Change management has been a big challenge that we didn’t anticipate. The absorption of technology was initially rather slow; people are more attuned to [being discomforted] with not seeing that patient face-to-face. That caused a lot of initial discomfort among physicians. After the first four or five patient video visits, they realized this was becoming the norm, but it did take some time. Also, [virtual] is a completely different workflow than [in-person]. They were trying to replicate the face-to-face workflow digitally, but it’s actually much different because you don’t have patients waiting in the room, seeing a medical assistant who takes their vitals, and then seeing the physician.
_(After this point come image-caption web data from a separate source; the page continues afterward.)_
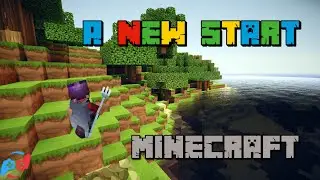 A fresh Start | Minecraft 1.21 Realm #minecraft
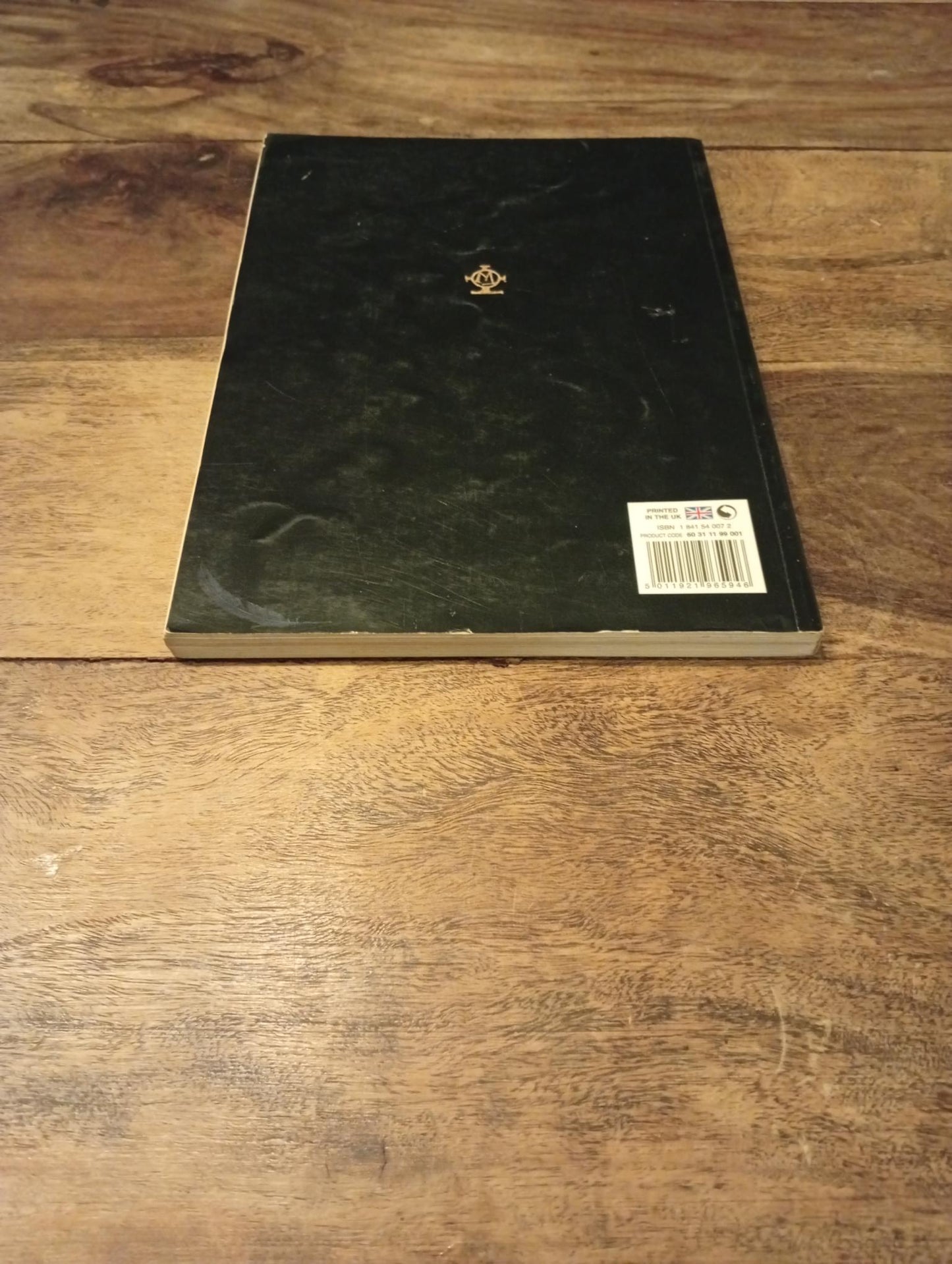 Mordheim Core Rulebook Games Workshop 1999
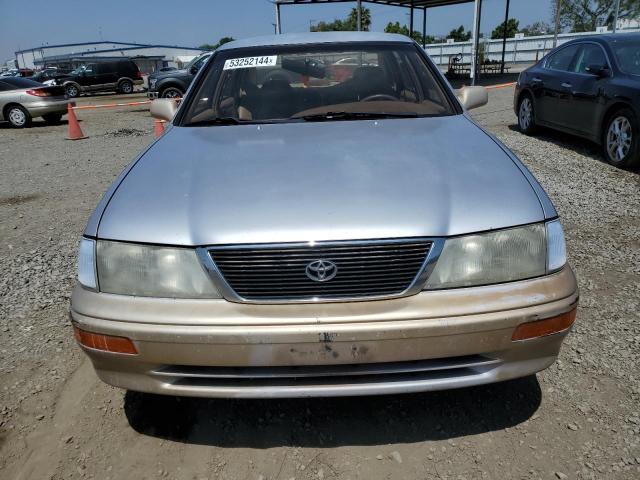 1995 Toyota Avalon Xls VIN: 4T1GB11E5SU063384 Lot: 53252144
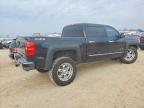 2014 Chevrolet Silverado K1500 LTZ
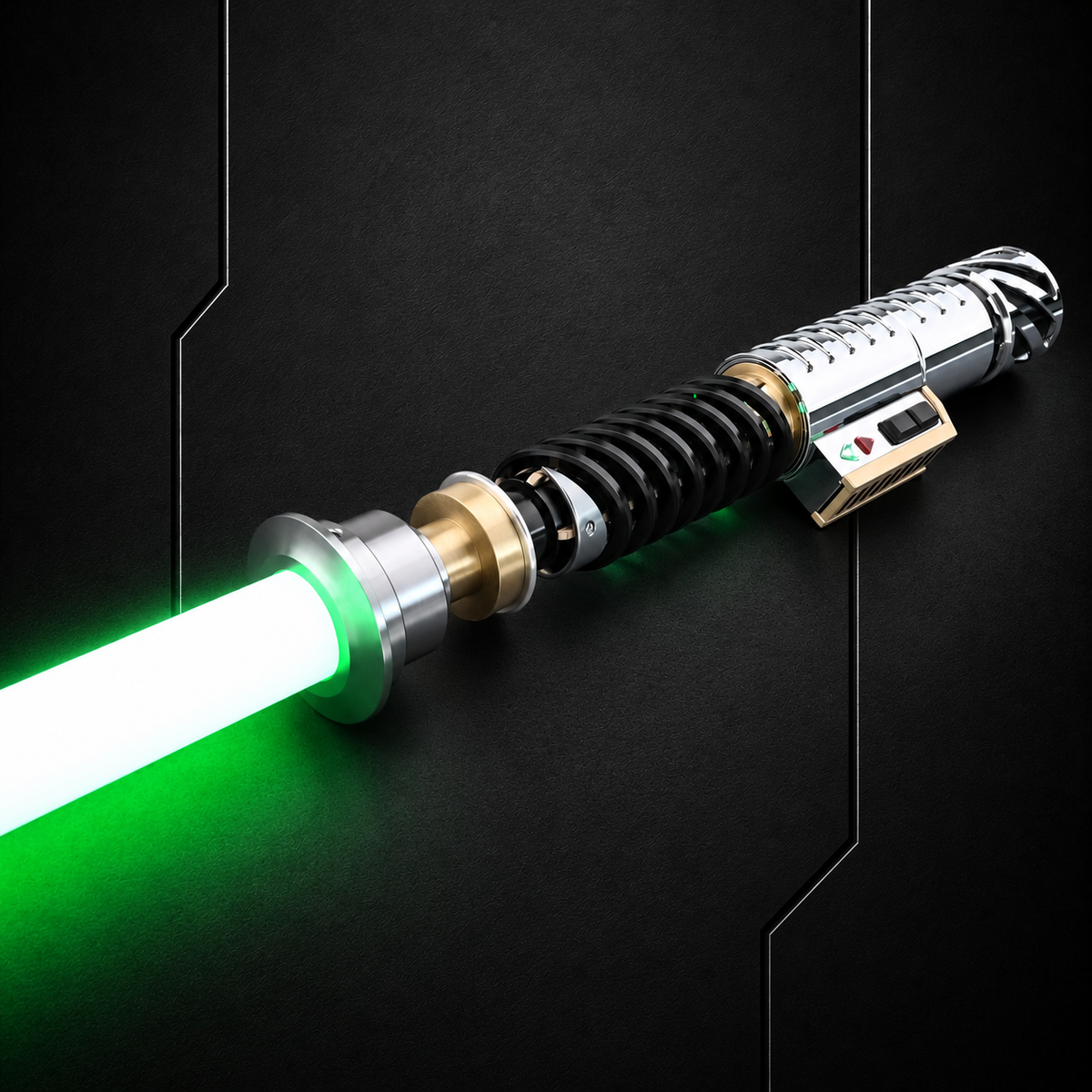 Star wars luke skywalker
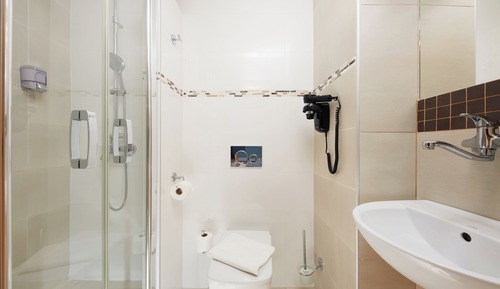 Standard Single Room, 1 Twin Bed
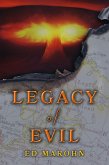 Legacy of Evil (eBook, ePUB)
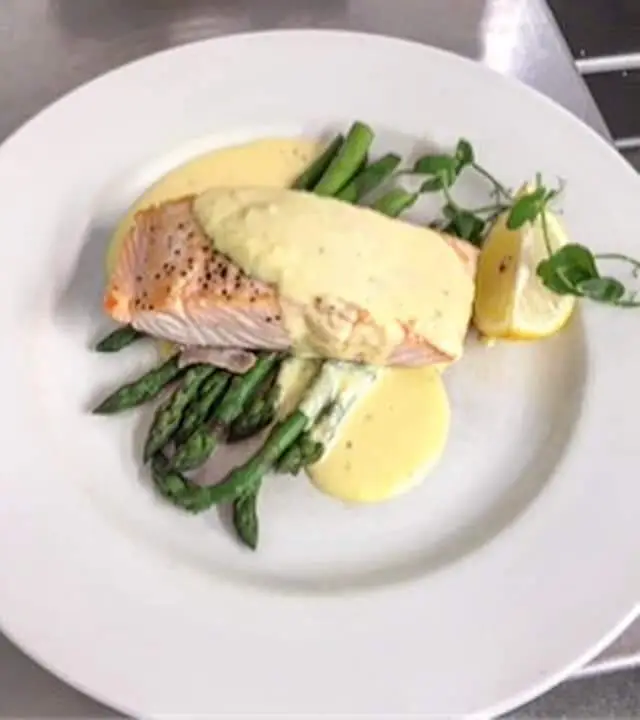 Menu_The Milbank Arms_Bedale_image_9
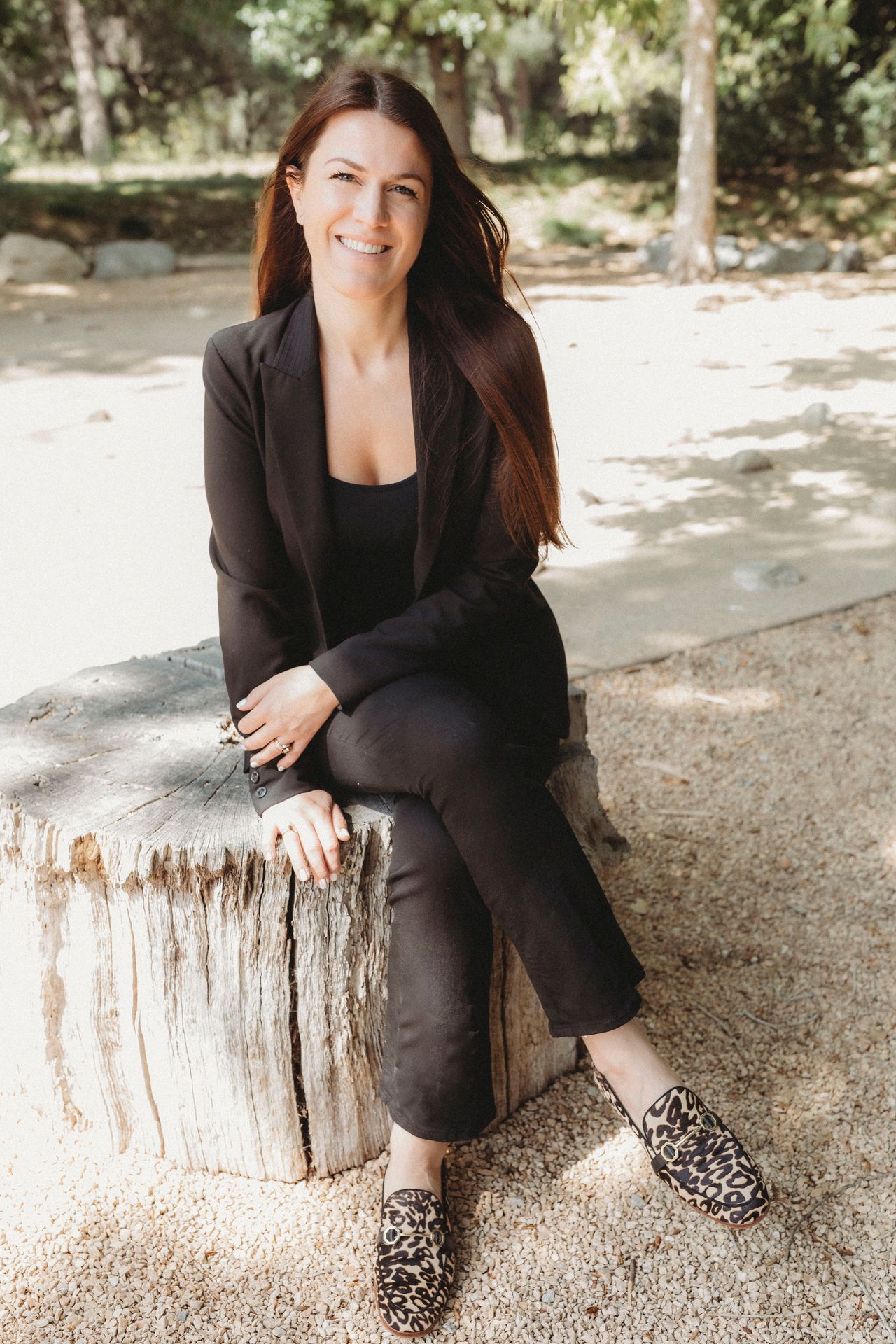 Elizabeth Ilyitsky, LCSW 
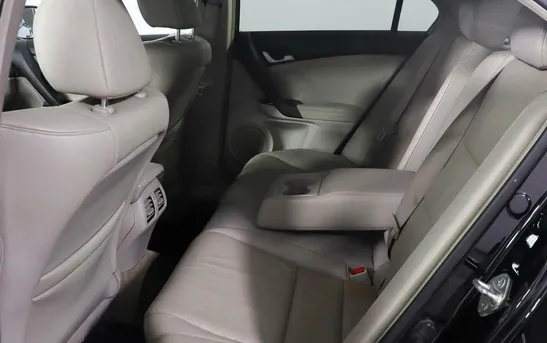 Honda Accord 2.40 автомат, фото №1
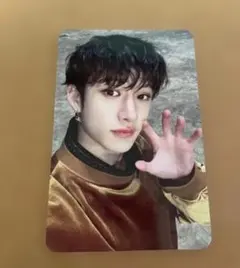Stray Kids バンチャン NOEASY サウェ ラキドロ 1.0 - メルカリ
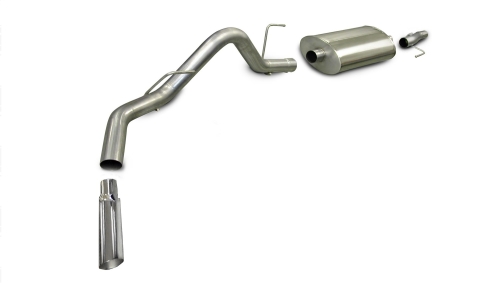 E2AB758B-409B-CE9B-C56D-A8DDC083DF89 Corsa Cat-Back 3.0" Single Side Single 4" F150 4.6/5.4 09-10 - Image 1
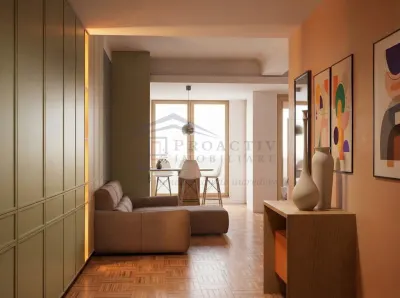 Studio Mobilat  | Parcare si Boxa Inclusa | 2c-7779 - Suceava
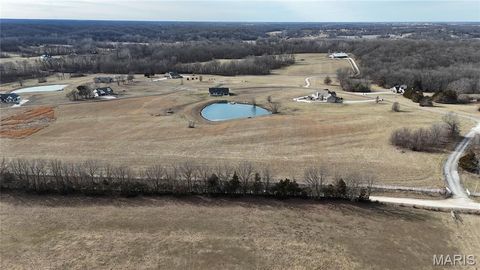 Tiny photo for 8 Northern Dancer Drive, Troy, MO 63379 (MLS # 26005885)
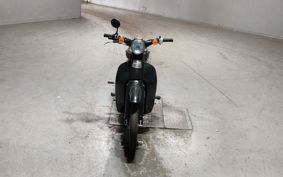 HONDA LITTLE CUB AA01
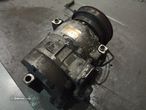 Compressor De Ar Condicionado Audi A4 (8D2, B5) - 1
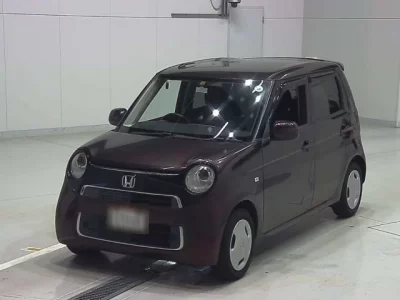 Honda N ONE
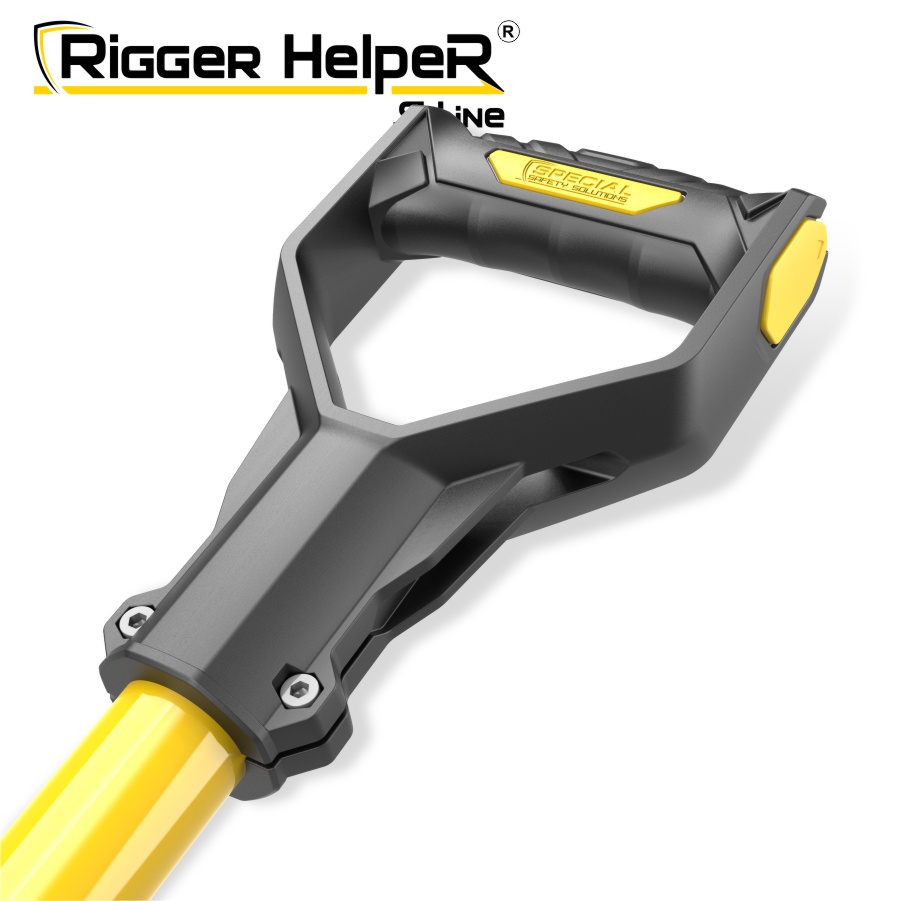Инструмент безопасности для такелажных работ Rigger HelpeR S Line STRHS 90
All of that is shrunken to a minute of interface between someone upfront before that person is handed off. So the actual visit time is shrinking compared to face-to-face, meaning you’re able to see twice the amount of patients in the same amount of time.

People need to think of the bigger picture access to care problems; if I can see twice the amount of patients virtually compared to having them come in, the same resources are utilized in a much better form. We call it RUM—resource utilization maximization—so you’re not only taking just the physician resource, but also the medical assistant, the front desk receptionist, and [those] related to facilities, such as the cleaning staff. You don’t need [as much] of that. Physicians are also more focused now; rather than having one eye on the computer and one on the patient, there is more eye-to-eye contact with virtual visits. It’s a more compact visit, so the patient has the physician’s undivided attention the entire time.